RECORDS FOR PROCESSING:
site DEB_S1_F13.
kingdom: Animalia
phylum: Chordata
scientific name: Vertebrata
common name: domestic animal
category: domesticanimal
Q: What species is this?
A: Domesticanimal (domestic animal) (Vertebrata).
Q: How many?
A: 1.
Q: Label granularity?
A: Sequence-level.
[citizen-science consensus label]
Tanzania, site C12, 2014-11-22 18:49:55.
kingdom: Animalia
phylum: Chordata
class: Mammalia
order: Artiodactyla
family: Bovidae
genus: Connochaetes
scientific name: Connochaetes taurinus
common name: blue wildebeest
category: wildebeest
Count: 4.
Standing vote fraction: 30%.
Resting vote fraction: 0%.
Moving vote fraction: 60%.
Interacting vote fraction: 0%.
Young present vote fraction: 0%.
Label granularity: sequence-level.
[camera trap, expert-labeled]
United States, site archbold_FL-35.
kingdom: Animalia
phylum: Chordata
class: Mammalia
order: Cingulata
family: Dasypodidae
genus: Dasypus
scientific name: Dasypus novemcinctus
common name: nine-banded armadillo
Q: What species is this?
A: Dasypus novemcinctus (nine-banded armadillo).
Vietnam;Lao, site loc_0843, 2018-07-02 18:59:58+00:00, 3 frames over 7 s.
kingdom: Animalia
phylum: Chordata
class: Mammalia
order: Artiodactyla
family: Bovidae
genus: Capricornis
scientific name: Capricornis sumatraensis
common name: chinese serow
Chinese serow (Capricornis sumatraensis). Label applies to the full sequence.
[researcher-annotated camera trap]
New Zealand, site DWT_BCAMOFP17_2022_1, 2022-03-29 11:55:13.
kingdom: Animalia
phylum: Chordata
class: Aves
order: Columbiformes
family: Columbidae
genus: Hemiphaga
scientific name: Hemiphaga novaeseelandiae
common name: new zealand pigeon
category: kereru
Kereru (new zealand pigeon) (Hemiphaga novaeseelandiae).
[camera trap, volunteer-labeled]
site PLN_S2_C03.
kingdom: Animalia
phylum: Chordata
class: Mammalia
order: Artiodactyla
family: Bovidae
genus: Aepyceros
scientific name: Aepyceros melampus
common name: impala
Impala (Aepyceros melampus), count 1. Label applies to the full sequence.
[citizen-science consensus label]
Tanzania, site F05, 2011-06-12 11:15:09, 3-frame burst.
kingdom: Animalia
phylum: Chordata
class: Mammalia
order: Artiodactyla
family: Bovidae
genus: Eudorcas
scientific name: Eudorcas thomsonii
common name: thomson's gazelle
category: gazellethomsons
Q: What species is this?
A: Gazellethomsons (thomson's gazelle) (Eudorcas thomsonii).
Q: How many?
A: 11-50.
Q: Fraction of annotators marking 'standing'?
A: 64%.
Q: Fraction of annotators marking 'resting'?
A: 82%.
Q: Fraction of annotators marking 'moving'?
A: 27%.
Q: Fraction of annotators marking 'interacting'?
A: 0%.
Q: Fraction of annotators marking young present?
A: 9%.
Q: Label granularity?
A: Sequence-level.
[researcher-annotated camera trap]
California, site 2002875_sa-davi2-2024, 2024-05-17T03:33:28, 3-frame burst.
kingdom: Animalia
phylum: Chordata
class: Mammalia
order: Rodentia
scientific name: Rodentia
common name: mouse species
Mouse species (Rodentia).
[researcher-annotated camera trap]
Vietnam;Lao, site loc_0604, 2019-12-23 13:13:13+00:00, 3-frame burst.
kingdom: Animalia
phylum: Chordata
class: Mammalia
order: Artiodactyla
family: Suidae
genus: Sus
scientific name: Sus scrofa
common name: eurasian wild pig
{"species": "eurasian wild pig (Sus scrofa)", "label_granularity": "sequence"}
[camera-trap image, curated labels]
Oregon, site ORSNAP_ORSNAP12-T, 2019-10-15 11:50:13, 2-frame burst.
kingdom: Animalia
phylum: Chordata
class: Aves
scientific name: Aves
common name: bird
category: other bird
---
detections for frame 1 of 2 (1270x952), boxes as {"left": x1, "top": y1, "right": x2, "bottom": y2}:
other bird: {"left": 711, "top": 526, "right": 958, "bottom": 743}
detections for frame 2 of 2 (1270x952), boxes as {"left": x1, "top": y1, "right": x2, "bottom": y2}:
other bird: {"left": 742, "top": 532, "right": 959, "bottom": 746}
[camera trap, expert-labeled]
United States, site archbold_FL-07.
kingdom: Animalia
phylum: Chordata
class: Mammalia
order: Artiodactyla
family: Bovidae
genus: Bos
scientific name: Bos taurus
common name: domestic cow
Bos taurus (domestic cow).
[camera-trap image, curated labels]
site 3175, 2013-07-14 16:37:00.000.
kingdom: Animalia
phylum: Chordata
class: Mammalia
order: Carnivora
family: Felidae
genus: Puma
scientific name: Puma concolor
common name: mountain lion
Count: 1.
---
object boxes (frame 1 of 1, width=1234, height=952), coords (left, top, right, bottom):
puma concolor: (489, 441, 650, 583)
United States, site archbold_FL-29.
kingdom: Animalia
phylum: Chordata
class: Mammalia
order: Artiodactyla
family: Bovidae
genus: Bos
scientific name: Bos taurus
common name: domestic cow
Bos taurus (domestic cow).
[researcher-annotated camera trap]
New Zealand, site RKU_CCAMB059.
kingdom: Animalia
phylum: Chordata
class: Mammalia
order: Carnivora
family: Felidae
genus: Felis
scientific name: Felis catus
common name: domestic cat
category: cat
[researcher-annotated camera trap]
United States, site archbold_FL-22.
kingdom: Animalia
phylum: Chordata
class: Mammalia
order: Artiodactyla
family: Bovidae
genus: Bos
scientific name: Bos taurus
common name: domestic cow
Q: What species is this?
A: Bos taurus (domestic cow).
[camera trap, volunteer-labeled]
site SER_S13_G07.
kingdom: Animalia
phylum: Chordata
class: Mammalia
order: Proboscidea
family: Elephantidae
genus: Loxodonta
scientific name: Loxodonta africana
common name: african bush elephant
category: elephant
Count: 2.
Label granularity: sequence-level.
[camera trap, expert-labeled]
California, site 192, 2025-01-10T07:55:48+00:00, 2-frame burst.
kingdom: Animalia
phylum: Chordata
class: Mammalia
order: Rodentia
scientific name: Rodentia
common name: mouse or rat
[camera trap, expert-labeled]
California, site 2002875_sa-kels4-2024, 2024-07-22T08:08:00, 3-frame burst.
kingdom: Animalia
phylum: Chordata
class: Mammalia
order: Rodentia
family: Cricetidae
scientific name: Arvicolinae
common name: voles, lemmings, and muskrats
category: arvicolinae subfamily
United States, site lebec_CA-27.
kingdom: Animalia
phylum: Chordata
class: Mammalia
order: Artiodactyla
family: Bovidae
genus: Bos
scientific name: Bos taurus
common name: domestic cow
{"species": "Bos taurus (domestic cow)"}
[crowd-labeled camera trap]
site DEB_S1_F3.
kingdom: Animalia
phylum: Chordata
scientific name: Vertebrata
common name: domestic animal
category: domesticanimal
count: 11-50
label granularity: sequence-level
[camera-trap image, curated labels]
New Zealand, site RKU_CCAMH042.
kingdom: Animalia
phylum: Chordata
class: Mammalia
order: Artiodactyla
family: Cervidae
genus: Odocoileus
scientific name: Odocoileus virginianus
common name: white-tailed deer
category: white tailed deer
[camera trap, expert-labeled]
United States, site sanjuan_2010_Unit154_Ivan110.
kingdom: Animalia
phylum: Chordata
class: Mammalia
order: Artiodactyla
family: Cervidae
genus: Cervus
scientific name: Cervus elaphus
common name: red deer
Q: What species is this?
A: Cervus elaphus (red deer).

EXERCISE AIM: Without leaving anything out, output all of the material exactly.

RESULT OF THE EXERCISE:
site DEB_S1_F13.
kingdom: Animalia
phylum: Chordata
scientific name: Vertebrata
common name: domestic animal
category: domesticanimal
Q: What species is this?
A: Domesticanimal (domestic animal) (Vertebrata).
Q: How many?
A: 1.
Q: Label granularity?
A: Sequence-level.
[citizen-science consensus label]
Tanzania, site C12, 2014-11-22 18:49:55.
kingdom: Animalia
phylum: Chordata
class: Mammalia
order: Artiodactyla
family: Bovidae
genus: Connochaetes
scientific name: Connochaetes taurinus
common name: blue wildebeest
category: wildebeest
Count: 4.
Standing vote fraction: 30%.
Resting vote fraction: 0%.
Moving vote fraction: 60%.
Interacting vote fraction: 0%.
Young present vote fraction: 0%.
Label granularity: sequence-level.
[camera trap, expert-labeled]
United States, site archbold_FL-35.
kingdom: Animalia
phylum: Chordata
class: Mammalia
order: Cingulata
family: Dasypodidae
genus: Dasypus
scientific name: Dasypus novemcinctus
common name: nine-banded armadillo
Q: What species is this?
A: Dasypus novemcinctus (nine-banded armadillo).
Vietnam;Lao, site loc_0843, 2018-07-02 18:59:58+00:00, 3 frames over 7 s.
kingdom: Animalia
phylum: Chordata
class: Mammalia
order: Artiodactyla
family: Bovidae
genus: Capricornis
scientific name: Capricornis sumatraensis
common name: chinese serow
Chinese serow (Capricornis sumatraensis). Label applies to the full sequence.
[researcher-annotated camera trap]
New Zealand, site DWT_BCAMOFP17_2022_1, 2022-03-29 11:55:13.
kingdom: Animalia
phylum: Chordata
class: Aves
order: Columbiformes
family: Columbidae
genus: Hemiphaga
scientific name: Hemiphaga novaeseelandiae
common name: new zealand pigeon
category: kereru
Kereru (new zealand pigeon) (Hemiphaga novaeseelandiae).
[camera trap, volunteer-labeled]
site PLN_S2_C03.
kingdom: Animalia
phylum: Chordata
class: Mammalia
order: Artiodactyla
family: Bovidae
genus: Aepyceros
scientific name: Aepyceros melampus
common name: impala
Impala (Aepyceros melampus), count 1. Label applies to the full sequence.
[citizen-science consensus label]
Tanzania, site F05, 2011-06-12 11:15:09, 3-frame burst.
kingdom: Animalia
phylum: Chordata
class: Mammalia
order: Artiodactyla
family: Bovidae
genus: Eudorcas
scientific name: Eudorcas thomsonii
common name: thomson's gazelle
category: gazellethomsons
Q: What species is this?
A: Gazellethomsons (thomson's gazelle) (Eudorcas thomsonii).
Q: How many?
A: 11-50.
Q: Fraction of annotators marking 'standing'?
A: 64%.
Q: Fraction of annotators marking 'resting'?
A: 82%.
Q: Fraction of annotators marking 'moving'?
A: 27%.
Q: Fraction of annotators marking 'interacting'?
A: 0%.
Q: Fraction of annotators marking young present?
A: 9%.
Q: Label granularity?
A: Sequence-level.
[researcher-annotated camera trap]
California, site 2002875_sa-davi2-2024, 2024-05-17T03:33:28, 3-frame burst.
kingdom: Animalia
phylum: Chordata
class: Mammalia
order: Rodentia
scientific name: Rodentia
common name: mouse species
Mouse species (Rodentia).
[researcher-annotated camera trap]
Vietnam;Lao, site loc_0604, 2019-12-23 13:13:13+00:00, 3-frame burst.
kingdom: Animalia
phylum: Chordata
class: Mammalia
order: Artiodactyla
family: Suidae
genus: Sus
scientific name: Sus scrofa
common name: eurasian wild pig
{"species": "eurasian wild pig (Sus scrofa)", "label_granularity": "sequence"}
[camera-trap image, curated labels]
Oregon, site ORSNAP_ORSNAP12-T, 2019-10-15 11:50:13, 2-frame burst.
kingdom: Animalia
phylum: Chordata
class: Aves
scientific name: Aves
common name: bird
category: other bird
---
detections for frame 1 of 2 (1270x952), boxes as {"left": x1, "top": y1, "right": x2, "bottom": y2}:
other bird: {"left": 711, "top": 526, "right": 958, "bottom": 743}
detections for frame 2 of 2 (1270x952), boxes as {"left": x1, "top": y1, "right": x2, "bottom": y2}:
other bird: {"left": 742, "top": 532, "right": 959, "bottom": 746}
[camera trap, expert-labeled]
United States, site archbold_FL-07.
kingdom: Animalia
phylum: Chordata
class: Mammalia
order: Artiodactyla
family: Bovidae
genus: Bos
scientific name: Bos taurus
common name: domestic cow
Bos taurus (domestic cow).
[camera-trap image, curated labels]
site 3175, 2013-07-14 16:37:00.000.
kingdom: Animalia
phylum: Chordata
class: Mammalia
order: Carnivora
family: Felidae
genus: Puma
scientific name: Puma concolor
common name: mountain lion
Count: 1.
---
object boxes (frame 1 of 1, width=1234, height=952), coords (left, top, right, bottom):
puma concolor: (489, 441, 650, 583)
United States, site archbold_FL-29.
kingdom: Animalia
phylum: Chordata
class: Mammalia
order: Artiodactyla
family: Bovidae
genus: Bos
scientific name: Bos taurus
common name: domestic cow
Bos taurus (domestic cow).
[researcher-annotated camera trap]
New Zealand, site RKU_CCAMB059.
kingdom: Animalia
phylum: Chordata
class: Mammalia
order: Carnivora
family: Felidae
genus: Felis
scientific name: Felis catus
common name: domestic cat
category: cat
[researcher-annotated camera trap]
United States, site archbold_FL-22.
kingdom: Animalia
phylum: Chordata
class: Mammalia
order: Artiodactyla
family: Bovidae
genus: Bos
scientific name: Bos taurus
common name: domestic cow
Q: What species is this?
A: Bos taurus (domestic cow).
[camera trap, volunteer-labeled]
site SER_S13_G07.
kingdom: Animalia
phylum: Chordata
class: Mammalia
order: Proboscidea
family: Elephantidae
genus: Loxodonta
scientific name: Loxodonta africana
common name: african bush elephant
category: elephant
Count: 2.
Label granularity: sequence-level.
[camera trap, expert-labeled]
California, site 192, 2025-01-10T07:55:48+00:00, 2-frame burst.
kingdom: Animalia
phylum: Chordata
class: Mammalia
order: Rodentia
scientific name: Rodentia
common name: mouse or rat
[camera trap, expert-labeled]
California, site 2002875_sa-kels4-2024, 2024-07-22T08:08:00, 3-frame burst.
kingdom: Animalia
phylum: Chordata
class: Mammalia
order: Rodentia
family: Cricetidae
scientific name: Arvicolinae
common name: voles, lemmings, and muskrats
category: arvicolinae subfamily
United States, site lebec_CA-27.
kingdom: Animalia
phylum: Chordata
class: Mammalia
order: Artiodactyla
family: Bovidae
genus: Bos
scientific name: Bos taurus
common name: domestic cow
{"species": "Bos taurus (domestic cow)"}
[crowd-labeled camera trap]
site DEB_S1_F3.
kingdom: Animalia
phylum: Chordata
scientific name: Vertebrata
common name: domestic animal
category: domesticanimal
count: 11-50
label granularity: sequence-level
[camera-trap image, curated labels]
New Zealand, site RKU_CCAMH042.
kingdom: Animalia
phylum: Chordata
class: Mammalia
order: Artiodactyla
family: Cervidae
genus: Odocoileus
scientific name: Odocoileus virginianus
common name: white-tailed deer
category: white tailed deer
[camera trap, expert-labeled]
United States, site sanjuan_2010_Unit154_Ivan110.
kingdom: Animalia
phylum: Chordata
class: Mammalia
order: Artiodactyla
family: Cervidae
genus: Cervus
scientific name: Cervus elaphus
common name: red deer
Q: What species is this?
A: Cervus elaphus (red deer).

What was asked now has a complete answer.